Kierkegaard, the father of existentialism, is often seen as a philosophical iconoclast, who rejects excessive formalism and instead believes in the subjectivity of the autonomous individual; autonomy for him is the best guide to what people should do ethically and ethics could in its turn enable the individual to approach knowledge through faith. This philosopher was thus often concerned with the nature of truth and knowledge especially in regard to articles of faith. It is commonly known that biblical Christianity is founded on the truths of God’s word. Kierkegaard’s claim that knowledge or truth can be achieved through subjectivity is therefore at first glance incomprehensibly elusive. However, it should be taken into account that Kierkegaard is basing his ideas on a criticism of Hegel’s approach to the nature of absolute knowledge. Hegel claimed namely that human beings could possess absolute knowledge and certainty through a careful and rational analysis of human existence.
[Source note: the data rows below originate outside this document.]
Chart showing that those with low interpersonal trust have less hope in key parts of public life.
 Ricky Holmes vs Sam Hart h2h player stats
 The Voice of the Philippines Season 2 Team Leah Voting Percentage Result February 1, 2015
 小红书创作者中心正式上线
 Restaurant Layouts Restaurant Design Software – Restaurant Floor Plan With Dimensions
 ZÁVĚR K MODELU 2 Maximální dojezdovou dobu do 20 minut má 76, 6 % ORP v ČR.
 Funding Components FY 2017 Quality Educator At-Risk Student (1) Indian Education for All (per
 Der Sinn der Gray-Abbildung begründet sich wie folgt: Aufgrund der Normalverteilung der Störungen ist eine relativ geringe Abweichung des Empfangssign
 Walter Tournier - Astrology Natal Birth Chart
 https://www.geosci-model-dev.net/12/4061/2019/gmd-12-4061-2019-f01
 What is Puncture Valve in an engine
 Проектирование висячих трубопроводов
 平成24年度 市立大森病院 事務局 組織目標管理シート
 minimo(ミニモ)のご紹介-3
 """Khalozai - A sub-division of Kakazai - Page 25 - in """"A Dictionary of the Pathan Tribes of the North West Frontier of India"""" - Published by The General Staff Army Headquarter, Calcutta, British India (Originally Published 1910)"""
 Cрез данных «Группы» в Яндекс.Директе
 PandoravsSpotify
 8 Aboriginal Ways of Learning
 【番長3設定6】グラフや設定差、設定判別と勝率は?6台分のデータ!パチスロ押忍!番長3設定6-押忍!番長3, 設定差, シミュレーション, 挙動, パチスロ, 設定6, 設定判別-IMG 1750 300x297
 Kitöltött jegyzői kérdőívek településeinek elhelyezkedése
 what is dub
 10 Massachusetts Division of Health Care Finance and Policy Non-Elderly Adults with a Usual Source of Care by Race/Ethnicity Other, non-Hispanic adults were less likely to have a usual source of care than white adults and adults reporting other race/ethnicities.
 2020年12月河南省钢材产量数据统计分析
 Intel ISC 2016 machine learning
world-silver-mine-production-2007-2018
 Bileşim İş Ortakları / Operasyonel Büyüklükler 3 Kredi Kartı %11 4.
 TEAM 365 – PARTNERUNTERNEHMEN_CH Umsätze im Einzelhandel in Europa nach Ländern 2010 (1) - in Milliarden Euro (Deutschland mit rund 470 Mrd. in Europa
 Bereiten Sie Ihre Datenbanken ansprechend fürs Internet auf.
John Climacus, a 7th century monk, argued in his turn against this idea by noting that an acceptance of this approach would imply that knowing is more important for Christians than believing; two acts that are very different at the core because of the qualitative difference between knowledge and faith. (Garrett) Kierkegaard’s major emphasis in this regard is that Christian life is founded on more than a simple belief in an orthodox doctrine. For this reason, when Kierkegaard underlines the need for subjectivity to reach knowledge he is merely claiming that all human beings “must appropriate the truth of whatever they believe if it is truly to take hold of their lives.” (Garrett). In short, Kierkegaard argues thus that a rational life is indeed a moral life, and a moral life is a religious life. Morality and ethics consequently inevitably lead to religion. Under such a supposition, the ethical individual would surmise his task as “becoming less the individual or particular and more the universal” (JSTOR 161). The goal becomes the unification of the particular and the universal. Under such a unity, truth is revealed as truth is in what is ethical, and what is ethical is determined by reason.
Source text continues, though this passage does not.